Could an hour's exposure every day to a specifically calibrated flickering light and droning sound help clear your brain of the toxic proteins that cause Alzheimer's disease? An intriguing new MIT study raises this possibility after successful mouse experiments showed marked neurological improvements through simple visual and auditory stimulation.
Back in 2016 Li-Huei Tsai and colleagues at MIT's Picower Institute for Learning and Memory were investigating the correlation between impaired gamma oscillations in the brain and Alzheimer's disease. These gamma oscillations can range anywhere from 25 to 100 Hertz, but there has long been a hypothesis that 40 Hz is the magic frequency for optimal brain functioning.

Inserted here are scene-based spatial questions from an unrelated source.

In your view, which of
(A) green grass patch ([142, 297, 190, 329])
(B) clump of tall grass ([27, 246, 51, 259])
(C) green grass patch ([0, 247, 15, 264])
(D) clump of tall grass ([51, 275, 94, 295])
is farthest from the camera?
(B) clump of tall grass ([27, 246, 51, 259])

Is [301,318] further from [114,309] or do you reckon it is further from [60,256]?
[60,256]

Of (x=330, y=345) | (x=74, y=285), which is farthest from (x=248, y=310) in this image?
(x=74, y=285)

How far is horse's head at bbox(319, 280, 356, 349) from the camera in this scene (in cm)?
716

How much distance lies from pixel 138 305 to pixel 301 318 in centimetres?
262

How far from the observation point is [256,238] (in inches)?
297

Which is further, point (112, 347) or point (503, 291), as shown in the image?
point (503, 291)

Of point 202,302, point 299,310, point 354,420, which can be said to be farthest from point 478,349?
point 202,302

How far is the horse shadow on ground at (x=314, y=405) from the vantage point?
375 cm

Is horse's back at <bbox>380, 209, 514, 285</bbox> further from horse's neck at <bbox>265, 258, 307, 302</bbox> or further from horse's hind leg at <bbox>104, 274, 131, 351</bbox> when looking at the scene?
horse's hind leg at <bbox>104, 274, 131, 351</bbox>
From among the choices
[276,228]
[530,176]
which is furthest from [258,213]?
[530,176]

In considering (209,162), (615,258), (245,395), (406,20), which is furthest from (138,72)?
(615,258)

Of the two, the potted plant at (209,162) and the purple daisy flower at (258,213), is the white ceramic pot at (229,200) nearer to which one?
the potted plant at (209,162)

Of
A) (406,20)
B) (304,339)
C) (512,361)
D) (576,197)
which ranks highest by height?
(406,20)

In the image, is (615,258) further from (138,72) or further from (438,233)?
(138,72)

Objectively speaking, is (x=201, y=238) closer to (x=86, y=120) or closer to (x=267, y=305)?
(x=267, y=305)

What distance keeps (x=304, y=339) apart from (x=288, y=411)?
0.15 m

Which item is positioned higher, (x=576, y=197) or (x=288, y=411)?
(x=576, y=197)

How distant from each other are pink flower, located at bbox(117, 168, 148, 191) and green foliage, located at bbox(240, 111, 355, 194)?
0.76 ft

Using optogenetic technology the researchers specifically stimulated individual neurons in an animal's hippocampus, discovering dramatic reductions in both amyloid and tau proteins after just one hour of stimulation at 40 Hz. Fascinatingly, the researchers then discovered similar effects could be generated in the mouse brain through simple external exposure to a light flickering at 40 Hz.
In a newly published study the MIT team explored the effects of adding sound stimuli to the treatment. The results reveal similar effects, with an hour's exposure to 40 Hz tones per day significantly reducing amyloid build-up in both the auditory cortex and hippocampus of mouse brains.
"What we have demonstrated here is that we can use a totally different sensory modality to induce gamma oscillations in the brain," says Tsai. "And secondly, this auditory-stimulation-induced gamma can reduce amyloid and tau pathology in not just the sensory cortex but also in the hippocampus. When we combine visual and auditory stimulation for a week, we see the engagement of the prefrontal cortex and a very dramatic reduction of amyloid."
The dual visual and auditory treatment proved much more effective than each stimulation by itself. The broader neurological effects of this combined treatment demonstrated enhanced microglia activity in the prefrontal cortex. This suggests the body's innate immune response was heightened by the external stimulation.
The exciting results are not without significant limitations. A large amount of the beneficial effects from the stimulation treatment noticeably faded one week after the treatments had been stopped, meaning there may not be any long-term benefits from the stimulation. It is also unclear exactly why 40 Hz is the perfect frequency to generate these effects, so further study is needed to uncover the molecular mechanisms behind this particular phenomenon.
Underlying all these limitations is of course the fact that the research so far has only been established in mouse models. The entire field of Alzheimer's research is filled with studies that proved promising in animal models, yet could never be replicated in humans.
The research team has already conducted safety tests in humans for the combined visual and auditory treatment, with enrollments underway for a larger trial targeting early-stage Alzheimer's patients. It conceivably will take years to ascertain how effective this technique is in slowing, or reversing, Alzheimer's symptoms in humans, but it is undeniably a fascinating hypothetical treatment.
The new study was published in the journal Cell.